Wednesday, February 11, 2009

Cars

Ode to My 1977 Toyota Barbara Hamby [Could also read "Ode to my 1984 Volkwagen"] Engine like a Singer sewing machine, where have you not carried me--to dance class, grocery shopping, into the heart of darkness and back again? O the fruit you've transported--cherries, peaches, blueberries, watermelons, thousands of Fuji applies--books, and all my dark thoughts, the giddy ones, too, like bottles of champagne popped at the wedding of two people who will pass each other on the street as strangers in twenty years. Ronald Reagan was president when I walked into Big Chief Motors and saw you glimmering on the lot like a slice of broiled mahi mahi or sushi without its topknot of tuna. Remember the months I drove you to work singing "Some Enchanted Evening"? Those were scary times. All I thought about was getting on I-10 with you and not stopping. Would you have made it to New Orleans? What would our life have bee like there? I'd forgotten about poetry. Thank God, I remembered her. She saved us both. We were young together. Now we're not. College boys stop us at traffic lights and tell me how cool you are. Like an ice cube, I say, though you've never had air conditioning. Who needed it? I would have missed so many smells without you-- confederate jasmine, magnolia blossoms, the briny sigh of the Gulf of Mexico, rotting 'possums scattered along 319 between Sopchoppy and Panacea.
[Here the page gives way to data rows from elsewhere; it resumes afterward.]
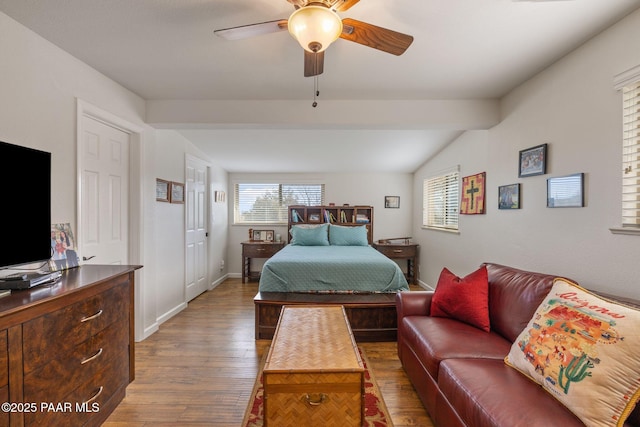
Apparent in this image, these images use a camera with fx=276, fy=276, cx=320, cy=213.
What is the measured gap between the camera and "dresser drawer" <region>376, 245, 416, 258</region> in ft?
15.9

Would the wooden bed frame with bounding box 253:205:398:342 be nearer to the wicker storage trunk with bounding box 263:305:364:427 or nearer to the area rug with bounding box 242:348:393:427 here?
the area rug with bounding box 242:348:393:427

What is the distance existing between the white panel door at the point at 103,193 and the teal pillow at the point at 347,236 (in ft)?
9.52

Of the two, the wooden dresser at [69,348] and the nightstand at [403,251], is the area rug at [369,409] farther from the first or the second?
the nightstand at [403,251]

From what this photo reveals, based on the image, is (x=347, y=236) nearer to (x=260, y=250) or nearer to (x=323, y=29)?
(x=260, y=250)

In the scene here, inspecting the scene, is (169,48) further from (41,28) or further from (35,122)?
(35,122)

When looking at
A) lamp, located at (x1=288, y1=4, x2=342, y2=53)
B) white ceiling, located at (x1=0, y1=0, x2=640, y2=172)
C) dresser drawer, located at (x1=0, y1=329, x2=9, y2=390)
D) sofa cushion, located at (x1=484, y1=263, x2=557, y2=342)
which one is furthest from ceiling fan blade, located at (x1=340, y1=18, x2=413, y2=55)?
dresser drawer, located at (x1=0, y1=329, x2=9, y2=390)

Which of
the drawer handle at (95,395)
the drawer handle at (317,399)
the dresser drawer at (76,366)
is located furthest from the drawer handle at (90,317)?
the drawer handle at (317,399)

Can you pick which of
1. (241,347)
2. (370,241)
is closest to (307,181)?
(370,241)

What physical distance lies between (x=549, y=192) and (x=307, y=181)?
381 cm

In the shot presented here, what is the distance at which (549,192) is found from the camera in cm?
213

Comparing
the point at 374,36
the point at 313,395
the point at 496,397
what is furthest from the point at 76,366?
the point at 374,36

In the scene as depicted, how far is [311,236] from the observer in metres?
4.53

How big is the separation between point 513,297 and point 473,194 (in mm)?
1707

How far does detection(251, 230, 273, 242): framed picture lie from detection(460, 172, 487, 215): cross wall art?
3.23 metres
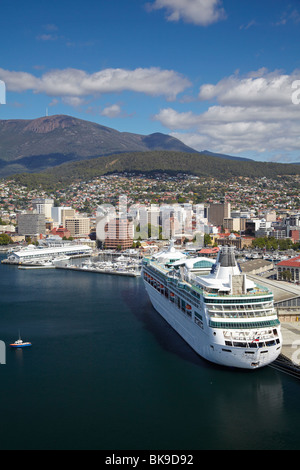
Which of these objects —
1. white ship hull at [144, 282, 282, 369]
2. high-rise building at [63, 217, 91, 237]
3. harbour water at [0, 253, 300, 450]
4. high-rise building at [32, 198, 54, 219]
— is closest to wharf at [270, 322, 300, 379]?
harbour water at [0, 253, 300, 450]

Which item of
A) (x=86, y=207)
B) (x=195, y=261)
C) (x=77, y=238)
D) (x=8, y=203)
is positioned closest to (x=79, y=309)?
(x=195, y=261)

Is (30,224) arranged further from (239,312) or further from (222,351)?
(222,351)

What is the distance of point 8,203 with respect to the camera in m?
88.0

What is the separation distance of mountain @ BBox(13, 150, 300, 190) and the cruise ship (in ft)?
321

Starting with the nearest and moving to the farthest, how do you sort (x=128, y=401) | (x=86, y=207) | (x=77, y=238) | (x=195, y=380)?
(x=128, y=401) → (x=195, y=380) → (x=77, y=238) → (x=86, y=207)

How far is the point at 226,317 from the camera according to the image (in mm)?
13961

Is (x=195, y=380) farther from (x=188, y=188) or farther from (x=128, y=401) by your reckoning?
(x=188, y=188)

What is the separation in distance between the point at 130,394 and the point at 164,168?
4445 inches

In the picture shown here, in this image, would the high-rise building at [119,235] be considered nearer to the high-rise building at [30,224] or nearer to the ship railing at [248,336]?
the high-rise building at [30,224]

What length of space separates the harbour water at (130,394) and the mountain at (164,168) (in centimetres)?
9675

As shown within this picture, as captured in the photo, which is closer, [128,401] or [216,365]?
[128,401]

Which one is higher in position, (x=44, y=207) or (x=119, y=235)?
(x=44, y=207)

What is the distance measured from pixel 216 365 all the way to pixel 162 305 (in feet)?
20.2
How many holes are there in the ballet shoes in your back seat? How did that pair of men's white loafers end up in your trunk? Why do I have so many questions, and why are the answers like the animals that dart in front of your headlights as we drive home from the coast, the Milky Way strung across the black velvet bowl of the sky like the tiara of some impossibly fat empress who rules the universe but doesn't know if tomorrow is December or Tuesday or June first.